Keine Technologiekonferenz im Jahr 2026 kommt ohne AI aus. Auch bei BOE zog sich AI durch die gesamte Veranstaltung.

Das Unternehmen setzt AI entlang der gesamten Wertschöpfungskette ein. Produktionsprozesse werden zunehmend automatisiert und vorausschauend gesteuert.
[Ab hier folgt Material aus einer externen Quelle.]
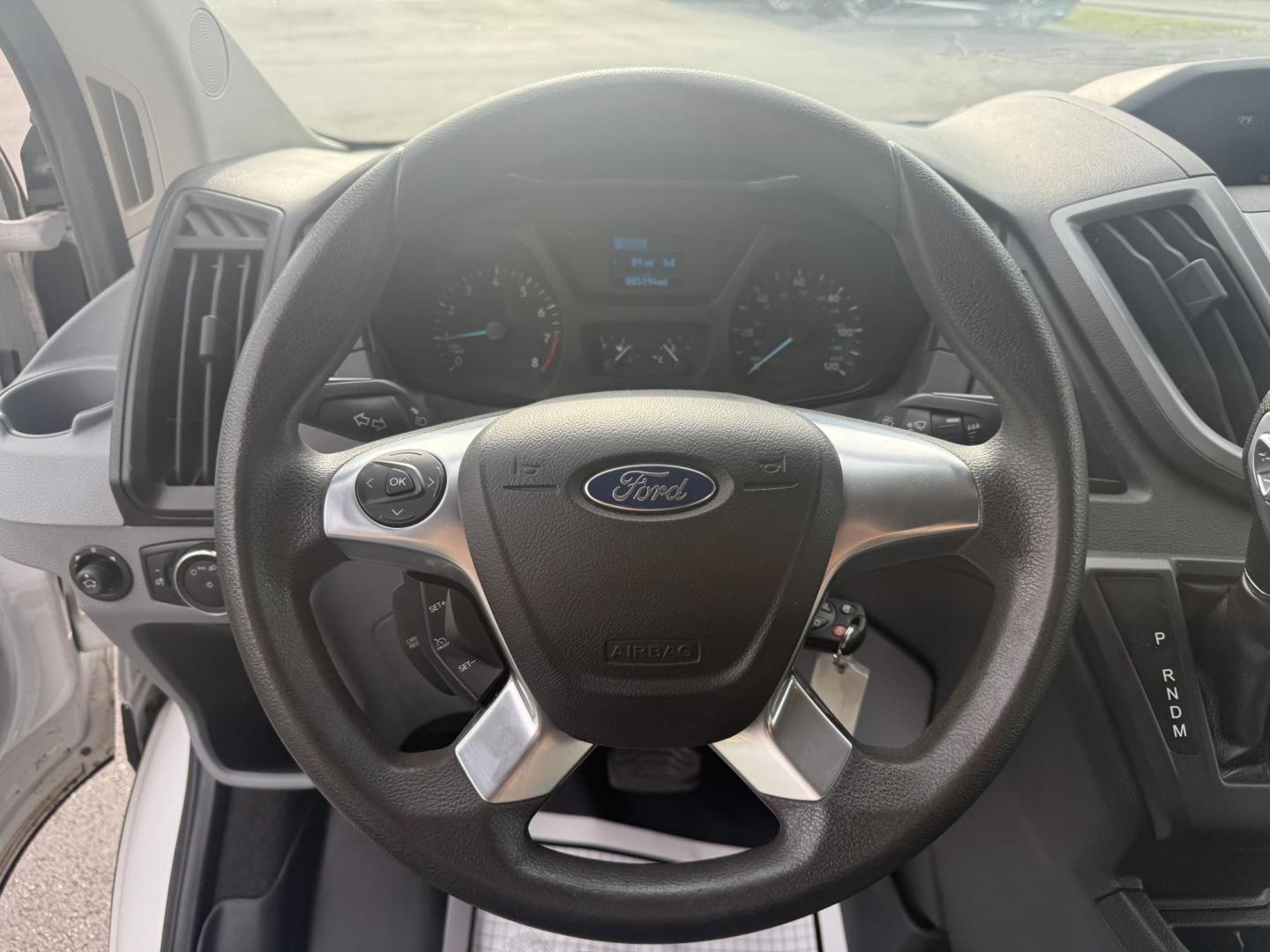 2016 White /Gray Ford Transit 350 Wagon Med. Roof XL w/Sliding Pass. 148-in. WB (1FBAX2CM5GK) with an 3.7L V6 DOHC 24V engine, 6A transmission, located at 11115 Chardon Rd. , Chardon, OH, 44024, (440) 214-9705, 41.580246, -81.241943 - This 2016 Ford Transit 350 XLT Medium Roof is a versatile full-size van powered by a 3.7L V6 engine with a 6-speed automatic transmission and flex fuel capability, featuring 3.73 rear gearing for added performance and a 5,000-pound towing capacity. It offers seating for up to 15 passengers, making i - Photo#13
Auch die Produktentwicklung nutzt AI-gestützte Funktionen, während das operative Management von datengetriebener Optimierung und Überwachung profitiert.
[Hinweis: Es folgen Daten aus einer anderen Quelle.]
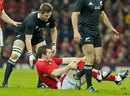 Wales' Aaron Jarvis suffers a knee injury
BOE behandelt AI offenbar nicht als isoliertes Feature, sondern als Basistechnologie, die Effizienz, Qualität und Produktivität über mehrere Unternehmensbereiche hinweg unterstützt.

Ein Blick in die Zukunft von MicroLED

Die vielleicht interessantesten Einblicke lieferte BOEs MicroLED-Roadmap, vorgestellt von Christina Balk.

Jahrelang stand die MicroLED-Technologie wegen begrenzter Helligkeit, komplexer Fertigung und hoher Kosten in der Kritik. BOEs jüngste Entwicklungen deuten auf spürbare Fortschritte hin, besonders bei Automotive-Anwendungen.

Das Unternehmen zeigte monochrome MicroLED-Lösungen mit einem Pixelpitch von nur 0,05 Millimeter, 400 ppi und einer Helligkeit von bis zu 300.000 nits für Head-up-Display-Anwendungen. Vollfarbige MicroLED-Lösungen mit 0,2 Millimeter Pitch erreichen bereits 60.000 Nits.

Für Digital Signage-Einsätze sind diese Produkte noch nicht vorgesehen, sie zeigen aber die Richtung der Technologie. Automotive-Anwendungen dienen häufig als Innovationslabor für künftige kommerzielle Displaytechnologien, MicroLED bildet da keine Ausnahme.